Kadima, unexpectedly, has won bragging rights by winning the most seats, 28 to Likud’s 27. (The results are not quite final, and postal votes could still shift a seat here or there.) But with 61 needed for a majority, the two are effectively deadlocked, with Likud, whose vote more than doubled from 2006, in the stronger position.

Broadly speaking, there are three possible outcomes. Most probably, Likud will succeed in assembling a right-wing coalition; with its natural allies, Yisrael Beiteinu and the four religious parties, it has 65 seats, up from 50 in the old Knesset. Benyamin Netanyahu would become prime minister on a platform of resisting compromise with the Palestinians.

Much less likely, Kadima’s Tzipi Livni might succeed in putting together a coalition excluding Likud. The combined centre-left strength is 55 seats, although that includes the three Arab parties, which have traditionally been left out of coalition-making. Livni would need to attract either Shas, the largest religious party (11 seats), or Yisrael Beiteinu (15).

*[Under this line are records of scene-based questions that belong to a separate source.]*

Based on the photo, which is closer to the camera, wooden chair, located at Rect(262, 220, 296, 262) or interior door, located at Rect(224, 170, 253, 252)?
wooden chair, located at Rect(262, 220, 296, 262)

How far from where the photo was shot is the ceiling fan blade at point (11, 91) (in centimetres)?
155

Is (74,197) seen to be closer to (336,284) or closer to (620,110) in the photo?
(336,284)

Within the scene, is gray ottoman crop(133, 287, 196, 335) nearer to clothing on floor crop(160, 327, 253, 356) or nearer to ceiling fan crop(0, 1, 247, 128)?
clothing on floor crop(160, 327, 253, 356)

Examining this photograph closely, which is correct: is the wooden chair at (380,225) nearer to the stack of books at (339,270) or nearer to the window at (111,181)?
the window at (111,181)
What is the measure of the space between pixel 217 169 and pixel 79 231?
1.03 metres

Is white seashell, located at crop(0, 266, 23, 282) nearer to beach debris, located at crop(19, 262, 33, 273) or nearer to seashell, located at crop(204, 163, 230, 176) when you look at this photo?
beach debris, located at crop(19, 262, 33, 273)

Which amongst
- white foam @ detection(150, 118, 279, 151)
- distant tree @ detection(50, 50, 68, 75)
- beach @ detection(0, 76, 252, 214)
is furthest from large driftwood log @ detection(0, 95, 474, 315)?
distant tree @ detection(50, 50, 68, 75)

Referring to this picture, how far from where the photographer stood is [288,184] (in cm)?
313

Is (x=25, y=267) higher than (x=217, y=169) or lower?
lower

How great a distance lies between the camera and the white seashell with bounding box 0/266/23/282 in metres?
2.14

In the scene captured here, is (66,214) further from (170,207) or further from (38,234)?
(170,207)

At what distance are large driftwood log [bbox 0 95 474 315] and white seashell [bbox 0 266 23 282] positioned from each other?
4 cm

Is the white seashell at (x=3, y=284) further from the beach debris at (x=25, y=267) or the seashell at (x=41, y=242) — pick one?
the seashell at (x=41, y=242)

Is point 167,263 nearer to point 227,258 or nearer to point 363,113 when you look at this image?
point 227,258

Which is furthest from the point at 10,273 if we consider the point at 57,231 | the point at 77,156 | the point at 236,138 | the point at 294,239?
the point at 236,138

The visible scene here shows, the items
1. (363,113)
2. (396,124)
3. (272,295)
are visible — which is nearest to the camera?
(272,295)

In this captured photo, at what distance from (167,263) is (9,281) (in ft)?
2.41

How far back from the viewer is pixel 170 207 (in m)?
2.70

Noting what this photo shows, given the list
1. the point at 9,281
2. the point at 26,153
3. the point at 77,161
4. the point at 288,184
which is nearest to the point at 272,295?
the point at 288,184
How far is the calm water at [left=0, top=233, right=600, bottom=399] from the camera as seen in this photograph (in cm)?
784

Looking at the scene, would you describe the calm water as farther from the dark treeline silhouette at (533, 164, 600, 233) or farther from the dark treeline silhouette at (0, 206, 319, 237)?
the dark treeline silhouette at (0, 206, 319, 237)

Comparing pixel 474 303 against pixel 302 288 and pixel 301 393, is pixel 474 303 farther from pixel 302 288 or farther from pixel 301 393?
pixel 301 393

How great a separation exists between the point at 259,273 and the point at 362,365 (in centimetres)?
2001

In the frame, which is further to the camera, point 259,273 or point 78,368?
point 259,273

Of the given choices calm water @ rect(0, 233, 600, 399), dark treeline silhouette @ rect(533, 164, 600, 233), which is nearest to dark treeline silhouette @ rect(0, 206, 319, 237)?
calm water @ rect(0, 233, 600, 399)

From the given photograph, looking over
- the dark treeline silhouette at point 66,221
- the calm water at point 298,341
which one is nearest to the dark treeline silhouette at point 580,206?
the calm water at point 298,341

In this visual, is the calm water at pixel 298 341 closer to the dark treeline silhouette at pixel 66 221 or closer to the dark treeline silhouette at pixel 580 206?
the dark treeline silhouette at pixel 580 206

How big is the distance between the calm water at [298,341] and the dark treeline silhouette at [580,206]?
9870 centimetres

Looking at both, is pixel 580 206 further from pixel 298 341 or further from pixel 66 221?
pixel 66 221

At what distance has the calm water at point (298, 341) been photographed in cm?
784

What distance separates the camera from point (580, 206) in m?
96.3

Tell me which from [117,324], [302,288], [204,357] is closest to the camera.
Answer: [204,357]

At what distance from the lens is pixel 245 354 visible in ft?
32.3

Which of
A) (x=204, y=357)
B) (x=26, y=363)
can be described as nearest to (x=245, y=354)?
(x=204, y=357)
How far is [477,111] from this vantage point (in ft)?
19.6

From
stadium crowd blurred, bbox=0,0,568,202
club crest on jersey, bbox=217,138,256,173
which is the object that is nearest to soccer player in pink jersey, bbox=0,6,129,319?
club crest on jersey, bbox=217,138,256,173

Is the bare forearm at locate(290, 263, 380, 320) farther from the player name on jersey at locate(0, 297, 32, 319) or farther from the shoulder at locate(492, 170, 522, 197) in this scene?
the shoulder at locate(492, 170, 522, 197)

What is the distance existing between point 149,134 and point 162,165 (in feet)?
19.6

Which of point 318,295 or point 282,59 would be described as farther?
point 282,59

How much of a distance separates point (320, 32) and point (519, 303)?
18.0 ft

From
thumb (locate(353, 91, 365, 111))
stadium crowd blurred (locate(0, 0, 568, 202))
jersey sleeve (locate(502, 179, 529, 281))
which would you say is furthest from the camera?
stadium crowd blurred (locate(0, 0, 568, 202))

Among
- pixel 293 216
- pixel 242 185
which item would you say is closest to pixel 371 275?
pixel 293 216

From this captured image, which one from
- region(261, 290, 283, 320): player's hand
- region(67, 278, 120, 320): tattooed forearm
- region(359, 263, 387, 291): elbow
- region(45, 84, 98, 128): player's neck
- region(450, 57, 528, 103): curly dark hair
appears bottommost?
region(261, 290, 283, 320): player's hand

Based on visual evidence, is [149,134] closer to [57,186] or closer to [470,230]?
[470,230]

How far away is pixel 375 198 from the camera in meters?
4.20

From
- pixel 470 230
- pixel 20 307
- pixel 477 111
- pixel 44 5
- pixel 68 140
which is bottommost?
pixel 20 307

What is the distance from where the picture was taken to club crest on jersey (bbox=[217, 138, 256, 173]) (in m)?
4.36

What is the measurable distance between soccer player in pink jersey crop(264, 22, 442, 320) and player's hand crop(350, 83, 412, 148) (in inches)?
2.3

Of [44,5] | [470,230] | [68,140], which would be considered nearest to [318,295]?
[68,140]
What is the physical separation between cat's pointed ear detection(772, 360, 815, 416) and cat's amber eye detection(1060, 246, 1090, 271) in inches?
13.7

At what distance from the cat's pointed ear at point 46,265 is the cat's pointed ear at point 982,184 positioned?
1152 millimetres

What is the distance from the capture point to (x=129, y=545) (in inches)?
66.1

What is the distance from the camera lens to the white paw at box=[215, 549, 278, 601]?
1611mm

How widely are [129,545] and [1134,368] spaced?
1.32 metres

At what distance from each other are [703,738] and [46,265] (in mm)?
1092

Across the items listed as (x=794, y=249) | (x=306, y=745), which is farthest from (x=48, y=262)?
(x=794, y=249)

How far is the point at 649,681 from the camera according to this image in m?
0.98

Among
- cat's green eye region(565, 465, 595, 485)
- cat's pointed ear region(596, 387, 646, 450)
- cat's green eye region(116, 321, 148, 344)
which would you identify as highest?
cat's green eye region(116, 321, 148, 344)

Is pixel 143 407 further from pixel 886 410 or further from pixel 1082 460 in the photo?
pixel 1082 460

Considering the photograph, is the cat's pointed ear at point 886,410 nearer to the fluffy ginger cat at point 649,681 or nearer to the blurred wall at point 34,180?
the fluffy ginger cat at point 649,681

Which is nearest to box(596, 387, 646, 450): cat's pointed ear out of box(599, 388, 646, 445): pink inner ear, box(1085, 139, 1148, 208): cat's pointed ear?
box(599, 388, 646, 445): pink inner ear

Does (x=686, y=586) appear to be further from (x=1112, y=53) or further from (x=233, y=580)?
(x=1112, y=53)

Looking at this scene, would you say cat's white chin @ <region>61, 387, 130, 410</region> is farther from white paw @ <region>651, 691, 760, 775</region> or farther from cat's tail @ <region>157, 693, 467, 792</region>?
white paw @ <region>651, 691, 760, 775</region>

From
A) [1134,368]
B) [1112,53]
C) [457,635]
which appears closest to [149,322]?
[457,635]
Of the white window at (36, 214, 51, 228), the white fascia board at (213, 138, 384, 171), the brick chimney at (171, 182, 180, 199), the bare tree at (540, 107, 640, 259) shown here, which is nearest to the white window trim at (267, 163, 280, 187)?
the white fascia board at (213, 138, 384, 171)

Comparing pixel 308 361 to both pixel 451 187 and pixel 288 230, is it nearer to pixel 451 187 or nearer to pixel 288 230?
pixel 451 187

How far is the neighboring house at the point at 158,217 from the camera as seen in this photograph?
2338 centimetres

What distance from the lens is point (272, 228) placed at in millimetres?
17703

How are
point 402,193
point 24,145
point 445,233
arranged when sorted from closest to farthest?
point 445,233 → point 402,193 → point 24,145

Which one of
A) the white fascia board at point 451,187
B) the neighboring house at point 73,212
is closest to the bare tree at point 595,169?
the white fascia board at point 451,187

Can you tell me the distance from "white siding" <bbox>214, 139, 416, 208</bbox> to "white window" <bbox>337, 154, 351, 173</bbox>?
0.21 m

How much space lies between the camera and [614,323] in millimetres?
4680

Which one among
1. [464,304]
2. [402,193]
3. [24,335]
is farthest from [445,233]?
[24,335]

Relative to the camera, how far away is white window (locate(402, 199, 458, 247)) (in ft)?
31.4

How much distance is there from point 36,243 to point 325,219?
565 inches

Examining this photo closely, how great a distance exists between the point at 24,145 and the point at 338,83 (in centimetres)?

Neither is impossible; Shas is out for money and privileges for its ultra-Orthodox constituents, but has no particular attachment to Likud’s policy positions, while Yisrael Beiteinu, although virulently anti-Arab, has sat in government with Kadima before and clearly fancies itself as kingmaker. Any such government, however, would be fragile at best.

An intermediate possibility is that the three mainstream parties — Kadima, Likud and Labour, with 68 seats between them — could join in a grand coalition to shut out the extremists. Given the need for Israelis to somehow forge a consensus on the peace process, that may be the most attractive option. The stumbling block, however, would be the question of who is to lead it.

Livni would seem to have better claims, as the most centrist and leader of the largest party, but the greater strength of Netanyahu’s allies puts him in a much better bargaining position. Placed in a somewhat similar position in the 1980s, Labour and Likud agreed to alternate the prime ministership, so even that option should not be ruled out.

As expected, this post-election uncertainty is being used as an argument by those opposed to proportional representation: David Blair in the Telegraph claims that “Israel’s electoral system guarantees that parties who are bitterly opposed to any territorial concessions to the Palestinians will be part of a government.”

But this is a classic case of shooting the messenger. The extremists are powerful only when (a) significant numbers of people vote for them, and (b) the moderate parties refuse to agree on keeping them out. Blame them, don’t blame democracy.